Start of Data supplied

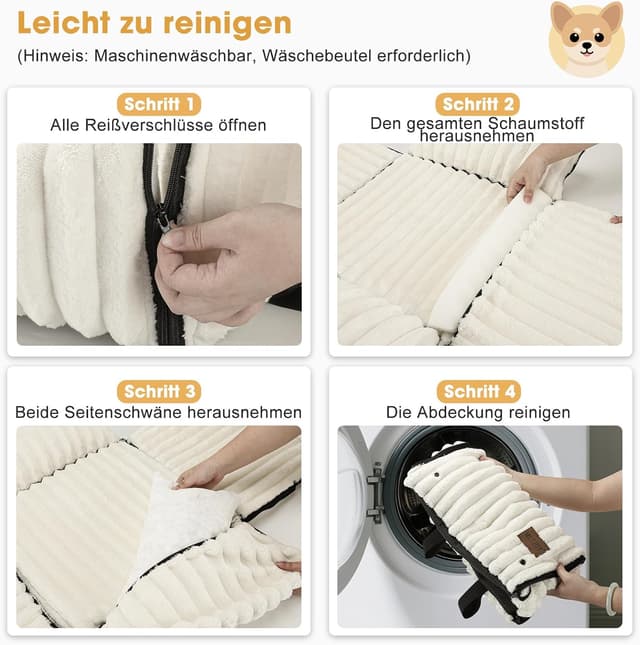 Leicht zu reinigen

(Hinweis: Maschinenwäschbar, Wäschebeutel erforderlich)

Schritt 1
Alle Reißverschlüsse öffnen

Schritt 2
Den gesamten Schaumstoff herausnehmen

Schritt 3
Beide Seitenschwäne herausnehmen

Schritt 4
Die Abdeckung reinigen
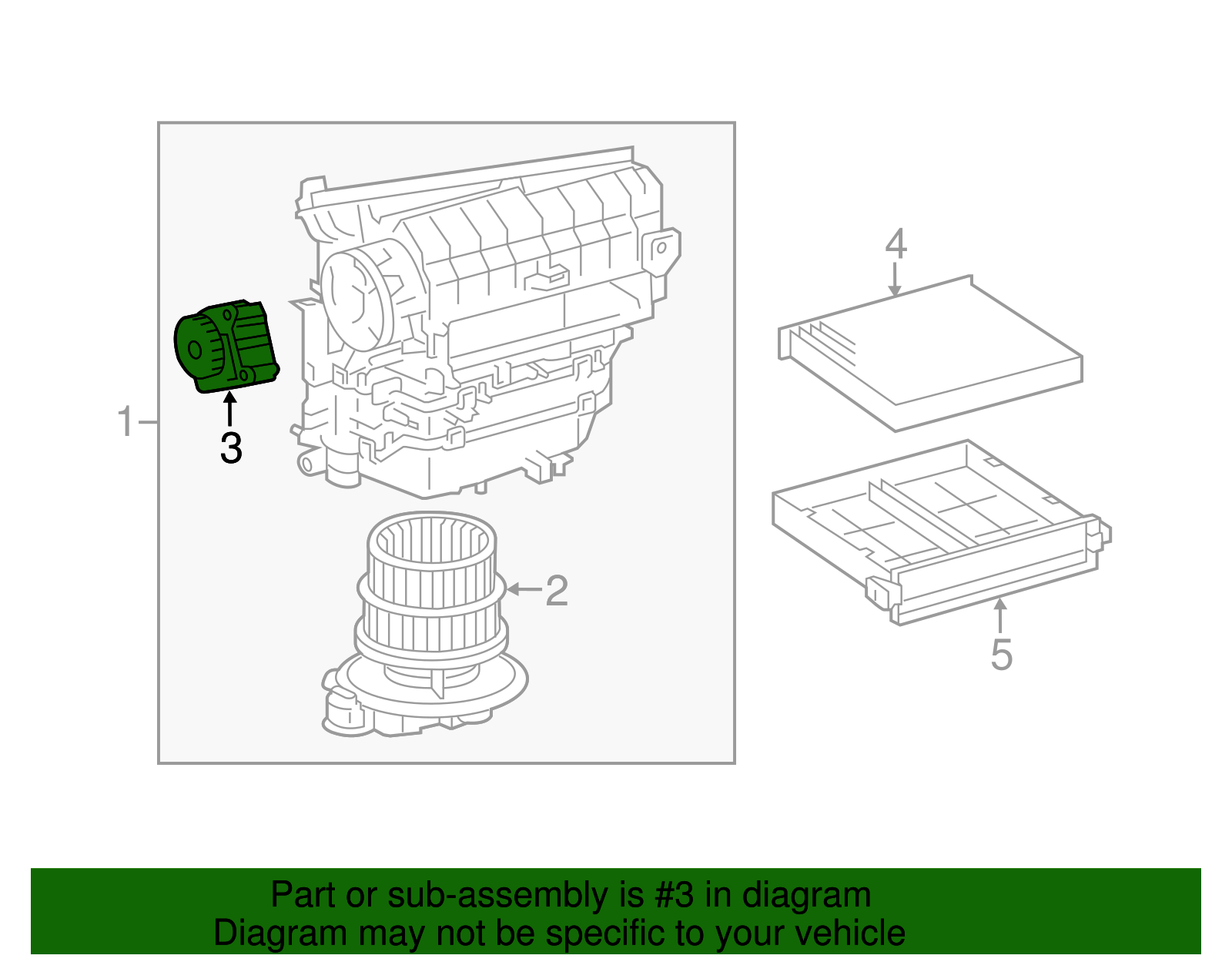 4

1

3

2

5

Part or sub-assembly is #3 in diagram
Diagram may not be specific to your vehicle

End of Data supplied

== Problem statement ==
Go through the entries above and report each line with the string "Schritt" in it.

== Answer space ==
Schritt 1
Schritt 2
Schritt 3
Schritt 4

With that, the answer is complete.